(Short problem 1) On the XML format page, what type does CData inherit from in DataWeave?

Contact Us 1-800-596-4880

XML Format

MIME type: application/xml

ID: xml

The XML data structure is mapped to DataWeave objects that can contain other objects, strings, or null values. XML uses unbounded elements to represent collections, which are mapped to repeated keys in DataWeave objects. In addition, DataWeave natively supports namespaces, CData an xsi:types.

The DataWeave reader for XML input supports the following parsing strategies:

  • Indexed

  • In-Memory

  • Streaming

To understand the parsing strategies that DataWeave readers and writers can apply to this format, see DataWeave Parsing Strategies.

CData Custom Type

CData is a custom DataWeave data type for XML that is used to identify a character data (CDATA) block. The CData type makes the XML writer wrap content inside a CDATA block or to check for an input string inside a CDATA block. In DataWeave, CData inherits from the type String.

DocType Custom Type

DocType is a custom DataWeave data type for XML that is used to identify a doctype declaration (DTD).

Read and Write DTDs

Introduced in DataWeave 2.5.0. Supported by Mule 4.5.0 and later.

DataWeave can read and write doctype declarations in XML files.

To read a doctype declarations, set the system property com.mulesoft.dw.xml_reader.parseDtd.

During the reading phase, DataWeave parses the doctype declarations and stores the content as metadata of the root element. The DocType value is stored in the docType variable. You can use the metadata selector (^) to extract the value of that variable with an expression like this one:

You can use the metadata selector to access it.

NOTE

DTDs are disabled by default even if their declarations are read or written. For details, see XML reader property supportDtd in Reader Properties.

Examples

The following examples show uses of the XML format.

Refer to DataWeave Formats for more detail on available reader and writer properties for various data formats.

[Stored dataset items]
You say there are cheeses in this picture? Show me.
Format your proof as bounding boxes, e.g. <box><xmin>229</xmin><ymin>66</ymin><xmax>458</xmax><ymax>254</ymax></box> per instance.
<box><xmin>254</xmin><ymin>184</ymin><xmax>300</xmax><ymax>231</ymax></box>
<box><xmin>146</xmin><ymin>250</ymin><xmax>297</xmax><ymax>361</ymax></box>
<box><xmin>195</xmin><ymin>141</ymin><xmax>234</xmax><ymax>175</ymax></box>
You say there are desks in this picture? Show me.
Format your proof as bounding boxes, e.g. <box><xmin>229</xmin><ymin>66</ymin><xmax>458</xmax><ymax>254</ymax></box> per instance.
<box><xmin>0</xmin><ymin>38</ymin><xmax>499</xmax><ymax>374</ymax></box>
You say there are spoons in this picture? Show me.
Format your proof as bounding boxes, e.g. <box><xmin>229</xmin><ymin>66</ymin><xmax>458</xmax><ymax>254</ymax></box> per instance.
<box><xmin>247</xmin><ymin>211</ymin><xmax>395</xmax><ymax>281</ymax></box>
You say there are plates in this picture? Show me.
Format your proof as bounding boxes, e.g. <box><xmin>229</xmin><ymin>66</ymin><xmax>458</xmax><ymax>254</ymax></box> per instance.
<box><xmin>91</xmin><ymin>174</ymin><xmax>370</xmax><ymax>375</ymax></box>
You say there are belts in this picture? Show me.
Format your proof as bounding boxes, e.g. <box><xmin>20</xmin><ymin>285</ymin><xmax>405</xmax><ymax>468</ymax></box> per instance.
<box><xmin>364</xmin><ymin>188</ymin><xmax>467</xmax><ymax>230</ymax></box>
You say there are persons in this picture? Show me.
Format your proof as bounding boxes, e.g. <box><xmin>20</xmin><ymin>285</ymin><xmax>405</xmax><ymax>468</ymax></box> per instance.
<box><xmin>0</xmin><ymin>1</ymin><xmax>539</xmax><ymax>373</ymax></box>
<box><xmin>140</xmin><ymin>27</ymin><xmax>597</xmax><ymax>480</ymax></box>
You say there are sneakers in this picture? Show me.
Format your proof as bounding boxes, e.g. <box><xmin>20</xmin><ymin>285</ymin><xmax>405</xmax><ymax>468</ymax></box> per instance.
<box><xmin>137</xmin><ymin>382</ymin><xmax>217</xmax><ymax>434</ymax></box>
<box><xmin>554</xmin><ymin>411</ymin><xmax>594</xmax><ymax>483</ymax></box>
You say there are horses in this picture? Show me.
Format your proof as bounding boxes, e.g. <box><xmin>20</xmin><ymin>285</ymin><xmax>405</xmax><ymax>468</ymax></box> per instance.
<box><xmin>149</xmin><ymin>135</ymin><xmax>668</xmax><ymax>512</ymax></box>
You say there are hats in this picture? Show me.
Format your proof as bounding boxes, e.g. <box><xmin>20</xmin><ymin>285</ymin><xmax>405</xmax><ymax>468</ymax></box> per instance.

(Short problem 2) Retype the rows word for word, starting at the line that contains "You say there are horses" and going through the last line of the rows.

(Exercise answer 1) String

(Exercise answer 2)
You say there are horses in this picture? Show me.
Format your proof as bounding boxes, e.g. <box><xmin>20</xmin><ymin>285</ymin><xmax>405</xmax><ymax>468</ymax></box> per instance.
<box><xmin>149</xmin><ymin>135</ymin><xmax>668</xmax><ymax>512</ymax></box>
You say there are hats in this picture? Show me.
Format your proof as bounding boxes, e.g. <box><xmin>20</xmin><ymin>285</ymin><xmax>405</xmax><ymax>468</ymax></box> per instance.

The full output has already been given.